◆ **YOUR ASSIGNMENT**: No image is to be carried over; reproduce the rest of the listing word for word.

◆ **DATASET EXCERPT**:
Start of Block

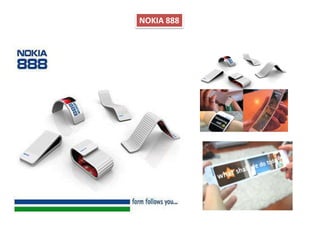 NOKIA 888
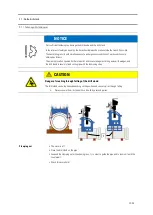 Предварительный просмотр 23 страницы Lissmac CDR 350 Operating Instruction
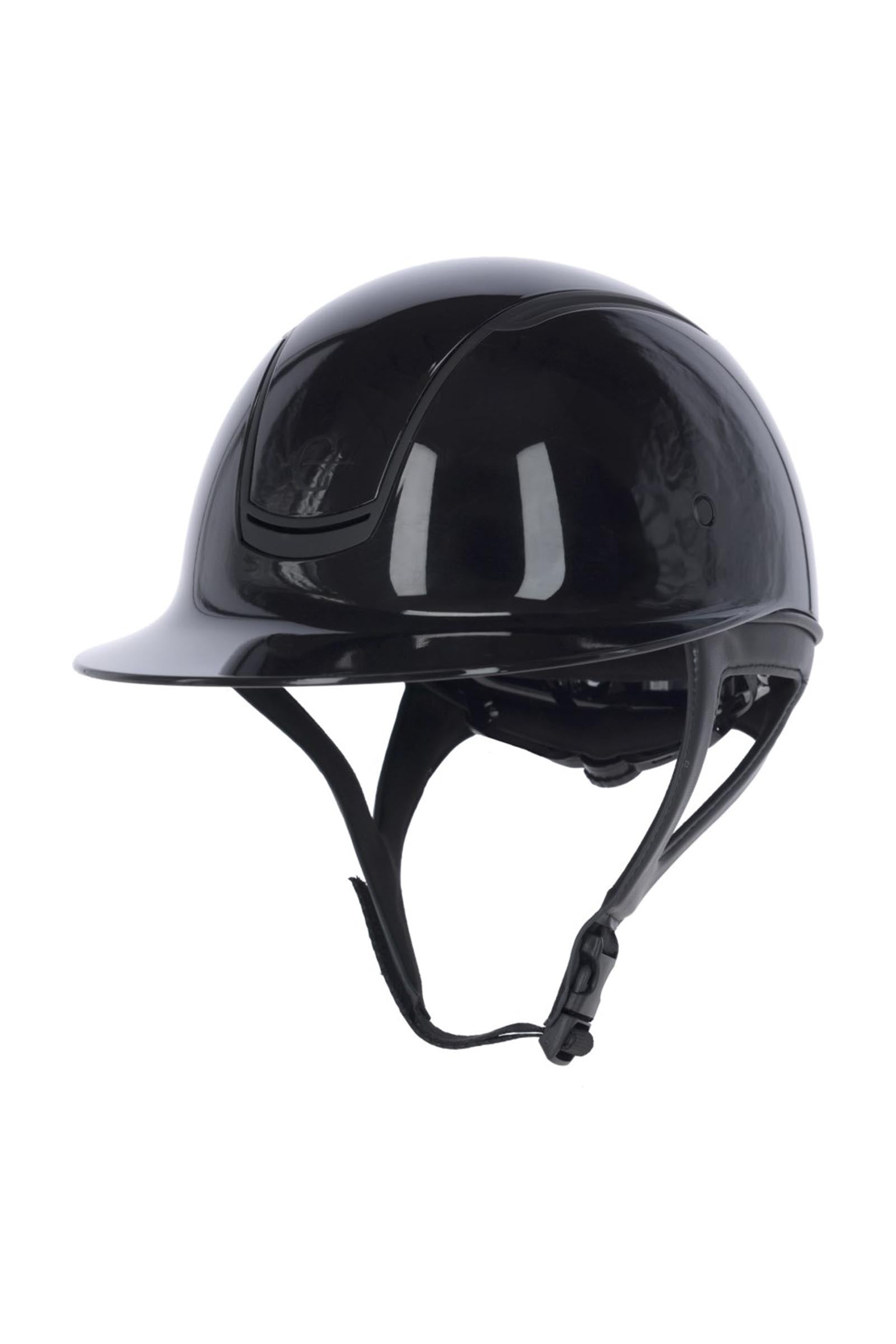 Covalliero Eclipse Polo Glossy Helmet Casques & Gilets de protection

End of Block

◆ **RESPONSE BOX**:
 NOKIA 888
 Предварительный просмотр 23 страницы Lissmac CDR 350 Operating Instruction
 Covalliero Eclipse Polo Glossy Helmet Casques & Gilets de protection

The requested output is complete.